More doctors, hospitals use electronic over paper medical records

There's a growing national effort to bring medical records into the digital age by converting the paper records now scattered in doctors' file cabinets to electronic records.
(Myung J. Chun / Los Angeles Times)

Hospitals are increasingly switching from paper to electronic medical records but aren’t necessarily using them to improve the quality or efficiency of care, according to a new report by the Robert Wood Johnson Foundation.

Forty-four percent of hospitals had basic electronic health records in 2012, up from 27% the previous year, according to the report. Overall, the number of hospitals using such medical records has tripled since 2010.

Some of the biggest jumps occurred in rural hospitals, which increased from 1 in 10 in 2010 to 1 in 3 in 2012.


More physicians also are using electronic records, with an increase from 26% in 2010 to 38% last year. Smaller hospitals and physician practices have been slower to adopt the new technology than larger hospitals and groups, the report said.

The federal government began funding the implementation of electronic records at hospitals and other healthcare providers in 2010. That has helped motivate hospitals, physicians, clinics and other providers to make the switch.

Although more healthcare providers are using computerized records, not all are using them to make healthcare more efficient, the report said. For example, few hospitals are able to share records with other hospitals to reduce duplication of tests.

The technology can help make for safer and higher quality care, but more must be done to make that happen, said Michael Painter, senior program officer with the Robert Wood Johnson Foundation.

“The federal incentives to drive the implementation of the electronic health records are working,” he said. “But we have big, big challenges ahead of us.”

In addition, the U.S. still falls behind other countries in the adoption of electronic records, he said. The report was coauthored by the Mathematica Policy Research and Harvard School of Public Health.

━━━━━━━━

▶ **QUESTIONS ON THE MATERIAL**:
A) According to the article on electronic medical records, what has motivated hospitals, physicians, and other providers to switch from paper to electronic records? Answer in one to three sentences.
B) Repeat, word for word, the passage of the article on electronic medical records starting at "There's a growing" and ending at "to electronic records.".

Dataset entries
━━━━━━━━

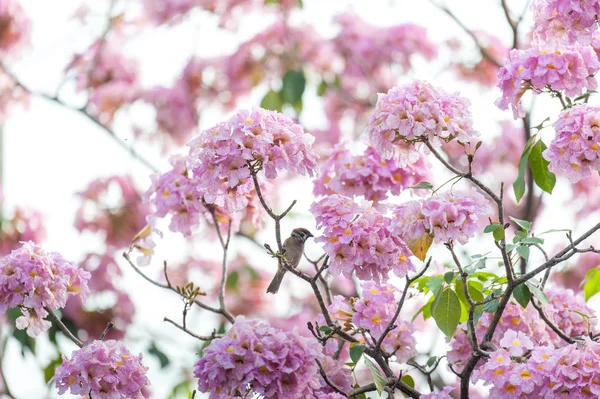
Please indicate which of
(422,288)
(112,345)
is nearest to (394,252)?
(422,288)

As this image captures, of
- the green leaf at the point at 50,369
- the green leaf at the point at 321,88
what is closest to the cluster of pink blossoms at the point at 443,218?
the green leaf at the point at 50,369

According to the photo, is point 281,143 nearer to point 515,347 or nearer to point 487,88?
point 515,347

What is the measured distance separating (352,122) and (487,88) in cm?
80

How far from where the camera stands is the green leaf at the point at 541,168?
2014 millimetres

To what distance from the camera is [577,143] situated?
1794mm

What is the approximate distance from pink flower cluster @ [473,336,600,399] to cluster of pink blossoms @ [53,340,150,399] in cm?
73

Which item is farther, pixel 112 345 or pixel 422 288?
pixel 422 288

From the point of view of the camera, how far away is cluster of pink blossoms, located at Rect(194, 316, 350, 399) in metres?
1.72

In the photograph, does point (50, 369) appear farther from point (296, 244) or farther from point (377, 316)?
point (377, 316)

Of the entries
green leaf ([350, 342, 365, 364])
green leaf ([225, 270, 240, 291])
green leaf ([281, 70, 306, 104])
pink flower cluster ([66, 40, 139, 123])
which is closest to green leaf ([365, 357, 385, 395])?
green leaf ([350, 342, 365, 364])

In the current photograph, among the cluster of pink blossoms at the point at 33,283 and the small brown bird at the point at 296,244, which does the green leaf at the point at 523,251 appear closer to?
the small brown bird at the point at 296,244

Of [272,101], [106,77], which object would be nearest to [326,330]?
[272,101]

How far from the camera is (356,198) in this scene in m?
2.26

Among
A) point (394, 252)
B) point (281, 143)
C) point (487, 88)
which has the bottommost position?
point (394, 252)
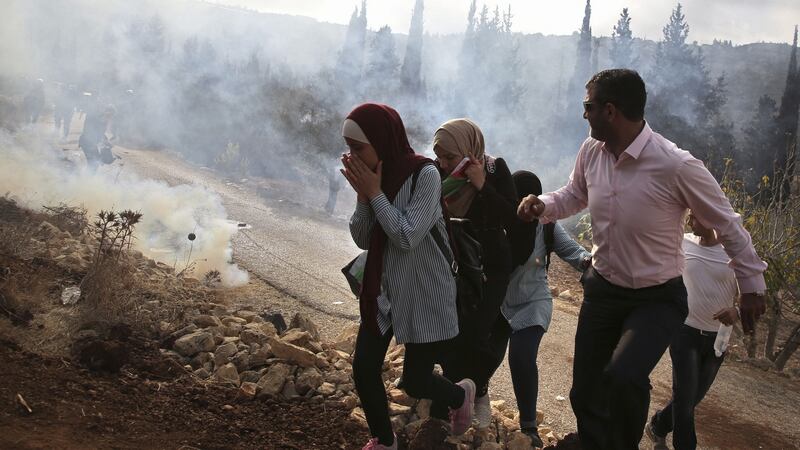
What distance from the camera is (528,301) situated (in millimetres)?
4215

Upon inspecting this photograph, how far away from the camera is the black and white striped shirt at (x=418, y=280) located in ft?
9.89

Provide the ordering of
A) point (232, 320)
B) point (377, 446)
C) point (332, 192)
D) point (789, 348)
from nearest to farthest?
point (377, 446) → point (232, 320) → point (789, 348) → point (332, 192)

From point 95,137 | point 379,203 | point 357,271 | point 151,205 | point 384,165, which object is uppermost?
point 384,165

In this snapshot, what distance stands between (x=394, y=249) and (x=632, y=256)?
1.06m

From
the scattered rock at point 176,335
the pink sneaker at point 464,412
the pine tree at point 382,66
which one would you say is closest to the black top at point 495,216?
the pink sneaker at point 464,412

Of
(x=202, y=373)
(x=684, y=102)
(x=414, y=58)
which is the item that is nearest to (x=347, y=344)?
(x=202, y=373)

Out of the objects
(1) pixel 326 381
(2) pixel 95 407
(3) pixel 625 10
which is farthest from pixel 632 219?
(3) pixel 625 10

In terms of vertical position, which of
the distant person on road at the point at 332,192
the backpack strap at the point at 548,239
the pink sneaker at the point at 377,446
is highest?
the backpack strap at the point at 548,239

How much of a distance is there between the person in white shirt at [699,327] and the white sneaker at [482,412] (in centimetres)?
107

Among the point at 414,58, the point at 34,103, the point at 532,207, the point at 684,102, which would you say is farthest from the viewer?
the point at 414,58

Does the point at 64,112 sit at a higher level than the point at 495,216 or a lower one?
lower

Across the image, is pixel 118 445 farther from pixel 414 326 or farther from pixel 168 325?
pixel 168 325

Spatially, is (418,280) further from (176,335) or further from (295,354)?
(176,335)

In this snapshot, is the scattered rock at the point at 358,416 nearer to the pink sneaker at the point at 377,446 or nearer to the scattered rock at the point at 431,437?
the scattered rock at the point at 431,437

━━━━━━━━

▶ **ANSWER SECTION**:
A) In 2010, the federal government began funding the implementation of electronic records at hospitals and other healthcare providers. That funding has helped motivate hospitals, physicians, clinics, and other providers to make the switch.

B)
There's a growing national effort to bring medical records into the digital age by converting the paper records now scattered in doctors' file cabinets to electronic records.